Colleen sewed a few things from the ground up, but to her it was always about fixing used goods. She rued the prospect of people sending things to the landfill. That’s why she became such an invaluable resource for the community—she was the person who could keep people’s beloved gear and apparel out of the landfill and in good repair for years to come.
She still sacrifices many a ski day and fishing trip to help repair gear for friends and others in the community.
Outside of the general public, her customer base grew gradually but consistently. Big Sky Ski Patrol was one of her first recurring clients, oftentimes dropping off full garbage bags of packs around Thanksgiving to be repaired for the upcoming year. She’s worked with Trew Gear, Eddie Bauer, and Simms, among others. Three years ago, Sitka called her and offered her a near-full-time contract. She accepted, and life changed again.
On a sunny day in February, I visit Colleen at her backyard studio in north Bozeman. The space is cute, cozy, and slightly cluttered. It can’t be much larger than a 16’ x 18’ storage shed, but Tretter has five sewing machines set up. Storage bins stack high against the wall, filled with leather, webbing, buckles, and other materials. I count eight pairs of scissors on the table and see two tents on the ground. At her workstation, she has a down jacket under the needle with three more articles of clothing on deck. Above her hangs a sign that reads, “Just stitchin’… no bitchin’.”
The chaos, it seems, is part of the charm.
She fills me in on her past—this room is where she’s served customers for years—but admits that she feels a bit phony for having me over. “This Sitka thing is great,” she says. “But it’s made me less available to the public.” She explains that Bozeman’s changing culture shifted her mindset. “I’ve always enjoyed working with companies, because my goal from the get-go was to reduce waste (hence, the Green Darner) and my efforts seem to be more effective at a larger scale.” But that’s not everything. As Bozeman grew bigger, so did demand. Colleen noticed an uptick in dealing with difficult people; people that want it done perfect and want it done yesterday. That, combined with the incentive of a stable income, was enough to switch gears. After she settled on a deal with Sitka, she took down her website and even changed her phone number. I kid her about being a sellout.

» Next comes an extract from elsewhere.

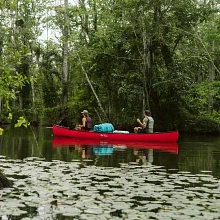 Two people looking at mountains while paddling in the Old Town Discovery 169 canoe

“The thing about being a sellout,” she says, chuckling, “is that I didn’t know if I would be able to afford to stay in Bozeman.” But the other thing she points out is that working exclusively for a company allows her a stronger voice to encourage manufacturers to make products more sustainable—something that’s shaped her values since day one. “Still,” she says. “I feel like I’m letting people down.”
Her contract with Sitka is set to last through April. Whether she will renew or let it expire remains to be seen. Colleen currently spends around 35 hours per week in the hunting shop’s warranty department, but still devotes a great deal of time to sewing for others. She still sacrifices many a ski day and fishing trip to help repair gear for friends and others in the community. Recently, she even gave one of her sewing machines away to a stranger just because he told her that he wanted to learn to sew.
Does that sound like a sellout? Perhaps some think so, but it’s likely that there are many more who think the opposite, who feel gratitude for her “showing up” all those years, keeping their gear functional and out of the landfill, and can only hope that one day, the Green Darner comes back.